Brought up in Birmingham by Irish parents who have roots in Cavan, Limerick and Roscommon, she was shaped by the music she heard as a child. "Ireland is the heartbeat of my music – it all comes from there and I first learnt to sing to Irish songs," she says. "There would have been a lot of folk music in the house – The Dubliners, Liam Clancy – and there were quite a few parties where you'd have to get up and sing. I'd always do Raglan Roador Down by the Sally Gardens. And already there's huge support for me among my relations in Ireland – I keep telling the record company that there'll be no problem selling this album because I keep fielding phone calls from relations asking when is it out and when can they buy it."
Maguire says she remembers singing more than she remembers talking as a child. “I actually started writing songs when I was seven – can you believe it?
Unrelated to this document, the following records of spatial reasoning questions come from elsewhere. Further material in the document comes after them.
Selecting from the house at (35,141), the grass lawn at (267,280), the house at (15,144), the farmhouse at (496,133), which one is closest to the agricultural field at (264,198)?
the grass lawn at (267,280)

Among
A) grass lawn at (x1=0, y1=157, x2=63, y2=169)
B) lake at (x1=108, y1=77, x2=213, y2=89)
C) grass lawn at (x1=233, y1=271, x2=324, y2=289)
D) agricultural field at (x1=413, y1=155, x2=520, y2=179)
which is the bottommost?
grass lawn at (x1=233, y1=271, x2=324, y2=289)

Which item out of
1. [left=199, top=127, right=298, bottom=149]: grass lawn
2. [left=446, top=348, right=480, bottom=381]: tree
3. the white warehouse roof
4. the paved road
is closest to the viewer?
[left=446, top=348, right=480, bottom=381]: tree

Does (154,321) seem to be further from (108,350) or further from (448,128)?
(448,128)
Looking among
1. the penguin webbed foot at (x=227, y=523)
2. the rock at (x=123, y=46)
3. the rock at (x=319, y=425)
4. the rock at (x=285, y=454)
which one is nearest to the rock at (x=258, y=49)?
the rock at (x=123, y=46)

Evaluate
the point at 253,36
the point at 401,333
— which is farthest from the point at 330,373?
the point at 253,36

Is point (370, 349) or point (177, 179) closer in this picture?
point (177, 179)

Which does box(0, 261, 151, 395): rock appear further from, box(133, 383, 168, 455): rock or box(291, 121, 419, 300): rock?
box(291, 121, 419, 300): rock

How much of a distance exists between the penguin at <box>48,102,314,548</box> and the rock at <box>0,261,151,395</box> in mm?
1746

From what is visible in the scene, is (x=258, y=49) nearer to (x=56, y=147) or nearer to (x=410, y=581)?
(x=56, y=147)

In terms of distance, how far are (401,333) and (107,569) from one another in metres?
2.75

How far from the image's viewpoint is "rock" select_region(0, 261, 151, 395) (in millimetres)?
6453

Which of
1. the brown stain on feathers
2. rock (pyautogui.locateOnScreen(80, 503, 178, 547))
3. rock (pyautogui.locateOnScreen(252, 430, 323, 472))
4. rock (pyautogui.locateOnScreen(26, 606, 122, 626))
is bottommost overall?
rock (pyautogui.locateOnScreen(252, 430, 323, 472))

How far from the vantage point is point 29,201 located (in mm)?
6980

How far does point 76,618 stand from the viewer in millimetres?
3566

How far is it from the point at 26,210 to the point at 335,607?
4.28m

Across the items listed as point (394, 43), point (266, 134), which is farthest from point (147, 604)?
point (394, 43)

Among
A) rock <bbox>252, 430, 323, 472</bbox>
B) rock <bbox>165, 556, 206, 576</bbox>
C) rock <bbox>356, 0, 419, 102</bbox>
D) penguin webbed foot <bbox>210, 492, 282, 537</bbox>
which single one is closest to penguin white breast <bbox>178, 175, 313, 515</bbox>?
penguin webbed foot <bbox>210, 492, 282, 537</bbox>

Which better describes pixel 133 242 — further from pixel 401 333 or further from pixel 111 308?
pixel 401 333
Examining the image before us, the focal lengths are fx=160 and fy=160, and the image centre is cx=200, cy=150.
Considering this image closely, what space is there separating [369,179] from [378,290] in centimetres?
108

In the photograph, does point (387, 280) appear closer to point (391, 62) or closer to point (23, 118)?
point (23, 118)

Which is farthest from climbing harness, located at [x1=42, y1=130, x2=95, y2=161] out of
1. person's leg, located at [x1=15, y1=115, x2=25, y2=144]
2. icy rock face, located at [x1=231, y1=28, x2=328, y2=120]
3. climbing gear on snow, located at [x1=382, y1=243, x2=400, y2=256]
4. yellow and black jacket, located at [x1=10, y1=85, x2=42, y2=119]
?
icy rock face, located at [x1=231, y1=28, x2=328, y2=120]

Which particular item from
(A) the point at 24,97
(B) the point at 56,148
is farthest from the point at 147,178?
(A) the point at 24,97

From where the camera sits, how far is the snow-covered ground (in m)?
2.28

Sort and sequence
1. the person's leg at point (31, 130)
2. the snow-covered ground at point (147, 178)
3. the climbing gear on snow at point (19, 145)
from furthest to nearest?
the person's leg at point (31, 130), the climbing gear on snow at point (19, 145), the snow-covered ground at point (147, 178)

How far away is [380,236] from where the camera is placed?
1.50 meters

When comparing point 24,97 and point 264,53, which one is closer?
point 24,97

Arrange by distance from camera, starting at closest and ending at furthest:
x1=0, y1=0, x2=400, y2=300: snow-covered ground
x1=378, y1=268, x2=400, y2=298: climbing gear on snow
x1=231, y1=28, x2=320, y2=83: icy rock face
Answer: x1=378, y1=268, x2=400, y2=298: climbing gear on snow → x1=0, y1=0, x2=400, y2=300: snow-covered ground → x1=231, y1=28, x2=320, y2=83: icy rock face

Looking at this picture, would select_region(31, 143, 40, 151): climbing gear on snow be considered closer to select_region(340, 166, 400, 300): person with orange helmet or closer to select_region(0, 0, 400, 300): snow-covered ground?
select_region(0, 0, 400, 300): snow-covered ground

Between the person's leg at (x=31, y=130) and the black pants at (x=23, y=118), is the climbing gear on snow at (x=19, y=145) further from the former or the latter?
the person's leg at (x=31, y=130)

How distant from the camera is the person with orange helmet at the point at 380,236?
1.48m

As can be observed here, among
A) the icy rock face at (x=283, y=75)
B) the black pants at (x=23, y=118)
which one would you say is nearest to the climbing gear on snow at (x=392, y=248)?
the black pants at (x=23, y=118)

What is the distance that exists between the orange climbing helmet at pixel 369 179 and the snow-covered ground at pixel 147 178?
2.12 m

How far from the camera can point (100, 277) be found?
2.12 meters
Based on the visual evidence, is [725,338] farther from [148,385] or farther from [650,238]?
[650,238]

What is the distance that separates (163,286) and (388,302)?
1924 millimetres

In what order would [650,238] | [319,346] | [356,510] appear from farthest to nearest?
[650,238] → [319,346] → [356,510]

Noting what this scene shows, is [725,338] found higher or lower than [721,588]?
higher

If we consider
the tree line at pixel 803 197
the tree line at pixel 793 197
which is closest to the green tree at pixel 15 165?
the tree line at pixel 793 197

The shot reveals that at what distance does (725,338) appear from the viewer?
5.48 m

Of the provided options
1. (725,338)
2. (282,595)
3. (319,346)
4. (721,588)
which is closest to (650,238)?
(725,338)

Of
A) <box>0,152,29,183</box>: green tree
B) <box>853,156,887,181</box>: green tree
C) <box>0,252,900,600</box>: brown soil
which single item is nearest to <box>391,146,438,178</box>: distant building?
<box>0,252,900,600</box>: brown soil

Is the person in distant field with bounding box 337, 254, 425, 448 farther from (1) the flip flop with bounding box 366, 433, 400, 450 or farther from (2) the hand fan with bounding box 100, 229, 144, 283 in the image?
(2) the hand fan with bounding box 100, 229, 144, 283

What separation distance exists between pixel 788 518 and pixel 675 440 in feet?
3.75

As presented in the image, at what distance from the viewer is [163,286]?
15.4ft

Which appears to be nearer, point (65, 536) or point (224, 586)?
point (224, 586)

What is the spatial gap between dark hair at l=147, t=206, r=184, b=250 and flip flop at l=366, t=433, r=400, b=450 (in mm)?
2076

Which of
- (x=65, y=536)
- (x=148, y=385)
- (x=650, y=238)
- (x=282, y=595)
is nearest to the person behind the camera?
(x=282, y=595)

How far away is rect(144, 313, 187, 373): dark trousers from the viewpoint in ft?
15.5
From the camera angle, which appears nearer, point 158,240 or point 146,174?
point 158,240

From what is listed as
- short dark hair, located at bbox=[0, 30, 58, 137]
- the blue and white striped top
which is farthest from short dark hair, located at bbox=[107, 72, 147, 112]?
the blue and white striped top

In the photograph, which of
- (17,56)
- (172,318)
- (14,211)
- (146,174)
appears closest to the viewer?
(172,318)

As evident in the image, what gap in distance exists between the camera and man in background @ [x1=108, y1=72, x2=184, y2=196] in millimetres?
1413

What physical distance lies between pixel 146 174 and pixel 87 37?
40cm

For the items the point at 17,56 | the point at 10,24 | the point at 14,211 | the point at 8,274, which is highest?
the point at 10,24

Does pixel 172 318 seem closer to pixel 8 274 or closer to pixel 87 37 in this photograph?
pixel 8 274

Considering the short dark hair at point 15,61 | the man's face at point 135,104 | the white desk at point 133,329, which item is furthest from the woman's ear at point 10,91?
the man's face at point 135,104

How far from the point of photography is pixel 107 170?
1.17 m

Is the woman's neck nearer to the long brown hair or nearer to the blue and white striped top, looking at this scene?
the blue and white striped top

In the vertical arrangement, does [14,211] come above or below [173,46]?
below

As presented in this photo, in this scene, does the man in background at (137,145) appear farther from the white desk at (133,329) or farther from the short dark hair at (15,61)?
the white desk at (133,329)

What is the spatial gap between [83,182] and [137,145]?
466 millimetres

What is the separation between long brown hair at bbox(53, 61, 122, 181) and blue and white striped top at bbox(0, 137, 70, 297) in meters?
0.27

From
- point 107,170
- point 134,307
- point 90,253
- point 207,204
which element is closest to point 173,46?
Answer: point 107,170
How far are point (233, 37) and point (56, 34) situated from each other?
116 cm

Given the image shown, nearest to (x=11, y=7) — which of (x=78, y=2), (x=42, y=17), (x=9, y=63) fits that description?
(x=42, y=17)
And it sort of went to an extreme with me. So there never really was a conscious decision to become a musician, it just happened naturally for me.
“Where I’m from in Birmingham the only option is to get a job in the yard where my dad works or work in a shop – so I worked in a shop and spent all my spare time on my MySpace page. Even at school I would tell the teachers that I was going to become a musician, and they’d be telling me to give up my silly notions and get a proper job instead. I remember being so annoyed that I actually walked out of school and went to work in Topshop. I was thinking ‘that’s no way to talk to someone with a dream’.”
Travelling down to London as often as she could, she relentlessly worked her MySpace contacts and began attracting AR interest. “Because I had dropped out of school to pursue this, I felt I really needed to work hard on it and prove people wrong,” she says. “I developed this really strong work ethic – but it is hard. I was adamant that I would only sing my own songs. Singing for me is the tool – the songs are the most important thing.
“At one stage Mike Skinner [aka The Streets – also from Birmingham] got in touch. He had this beat and he wanted me to sing over it. But I wrote my own chorus for the song, and as far as I know he’s kept it and is using it on his next album.”
Since signing her deal, the past two years have seen Maguire in a variety of studios – in London, Sweden and New York – getting the songs down for her debut album, After Dark, which is released at the end of February.
“I put myself under a lot of pressure. I was going, ‘I have to make this really great – I dropped out of school in order to do this’ to myself all the time. And there was also the consideration of how to do the songs live. Towards the end of last year I went out on tour with Plan B and he’d be playing to 5,000 people, so that was absolutely terrifying for me.”
Now that the album is ready to go she’s able to look back on her meetings with Rick Rubin, Jay-Z and Cohen and realise just what a big deal it was. “It is mental when you look back on it. At the time you don’t really realise what’s going on, but now I do, and it’s making me a bit nervous.
“There’s a big, epic production sound to the album, and I’m worried about how I can get that across live. I’m worried – and excited – about bringing these songs to Ireland. I’m so passionate about this because when you’ve been waiting 22 years to do something, you really want to get it right”.